International Right to Know Day: support FOIA4Italy!
Today is International Right to Know Day, the day that celebrates the right to information. We are republishing a post from our friends at Diritto Di Sapere, an Italian organization which for some years now has been dedicated to protecting and expanding this basic right for all citizens.
While today the whole world is celebrating International Right to Know Day, Italy remains one of the few western democracies that still does not recognise this fundamental right.
Our objective along with the 31 other organisations that make up the coalition FOIA4Italy (Freedom of Information Act for Italy) is to have a Freedom of Information Act approved in Italy as well: a law allowing citizens wide-ranging access to information, data and documents from the public administration.

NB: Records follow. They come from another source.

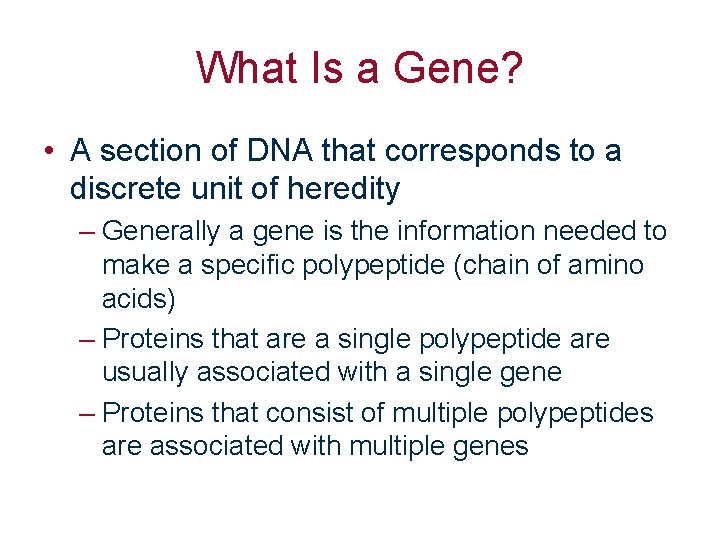 What Is a Gene?

• A section of DNA that corresponds to a discrete unit of heredity

– Generally a gene is the information needed to make a specific polypeptide (chain of amino acids)

– Proteins that are a single polypeptide are usually associated with a single gene

– Proteins that consist of multiple polypeptides are associated with multiple genes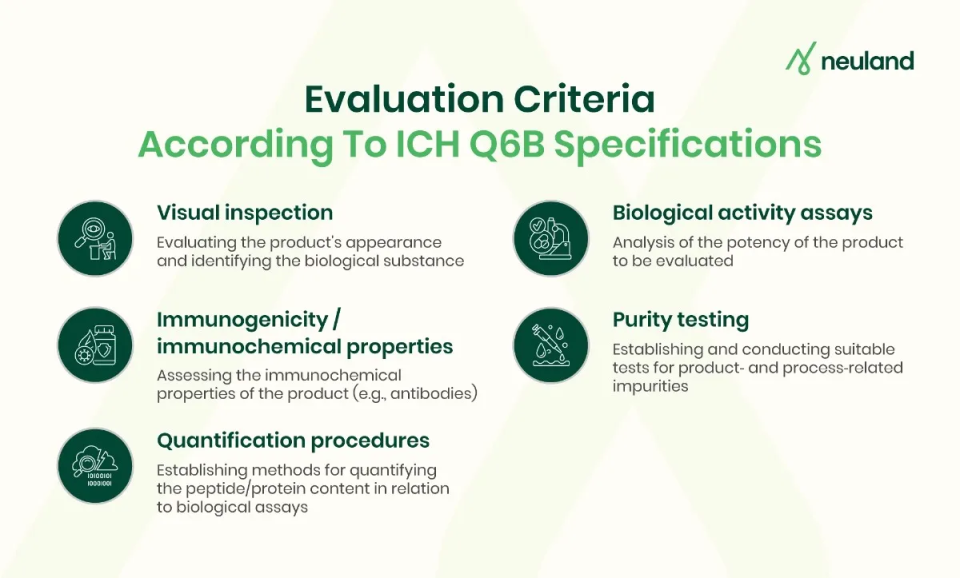 neuland

Evaluation Criteria
According To ICH Q6B Specifications

Visual inspection
Evaluating the product's appearance and identifying the biological substance

Immunogenicity / immunochemical properties
Assessing the immunochemical properties of the product (e.g., antibodies)

Quantification procedures
Establishing methods for quantifying the peptide/protein content in relation to biological assays

Biological activity assays
Analysis of the potency of the product to be evaluated

Purity testing
Establishing and conducting suitable tests for product- and process-related impurities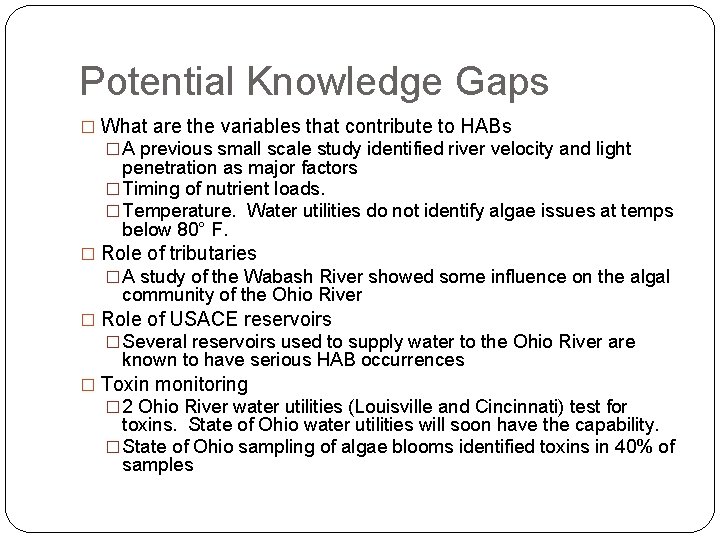 Potential Knowledge Gaps

□ What are the variables that contribute to HABs

□ A previous small scale study identified river velocity and light penetration as major factors

□ Timing of nutrient loads.

□ Temperature. Water utilities do not identify algae issues at temps below 80° F.

□ Role of tributaries

□ A study of the Wabash River showed some influence on the algal community of the Ohio River

□ Role of USACE reservoirs

□ Several reservoirs used to supply water to the Ohio River are known to have serious HAB occurrences

□ Toxin monitoring

□ 2 Ohio River water utilities (Louisville and Cincinnati) test for toxins. State of Ohio water utilities will soon have the capability.

□ State of Ohio sampling of algae blooms identified toxins in 40% of samples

With the approval of the Public Administration Reorganisation Act in August 2015, the government received a mandate from Parliament to write an administrative order recognizing the right of citizens to ask for documents and information from the Public Administration. This means that we are close to our objective, but without a legislative decree (which must be approved within six months), Italy will remain at the tail end of rankings as far as access and transparency are concerned.

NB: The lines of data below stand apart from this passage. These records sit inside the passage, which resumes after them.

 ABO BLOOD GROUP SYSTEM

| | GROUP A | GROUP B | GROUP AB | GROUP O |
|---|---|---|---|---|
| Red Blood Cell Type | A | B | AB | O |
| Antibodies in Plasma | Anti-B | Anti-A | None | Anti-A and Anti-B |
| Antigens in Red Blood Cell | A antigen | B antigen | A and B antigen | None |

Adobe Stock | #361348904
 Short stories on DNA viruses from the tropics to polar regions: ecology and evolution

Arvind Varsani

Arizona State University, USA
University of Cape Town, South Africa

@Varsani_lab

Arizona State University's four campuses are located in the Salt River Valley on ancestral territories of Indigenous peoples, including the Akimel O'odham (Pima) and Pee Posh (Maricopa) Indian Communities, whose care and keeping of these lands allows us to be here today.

Here is what you’ll be able to do thanks to a Freedom of Information Act if Italy has the courage and the will to approve one.
- Avoid terrible indigestion: In the UK, thanks to the possibility of accessing ministerial documents, today every one can learn which restaurants and bars have not met the basic standards of hygiene.
- Prevent nuclear catastrophes: In 2006 in Britain a nuclear engineer received access to documents revealing dangerous defects in the nuclear reactor at Hinkley B. Repairs enacted, risk eliminated.
- Learn if your doctor treats as well as she writes: In the United States, thanks to data received from the Freedom of Information Act, a directory of doctors’ integrity was able to be compiled. One step ahead in the fight against malpractice.
- Learn whether the politician you voted for is lying: In the UK, the Freedom of Information Act made it possible to discover which parliamentarians still had their hands in the cookie jar. It’s no surprise this has encountered resistance in Italy…
- Investigate connections between your favourite director and the CIA: Did Catherine Bigelow’s film Zero Dark Thirty seem to legitimise torture on behalf of the CIA to you? Thanks to the Freedom of Information Act, journalists were able to reconstruct close ties between the director and the secret services.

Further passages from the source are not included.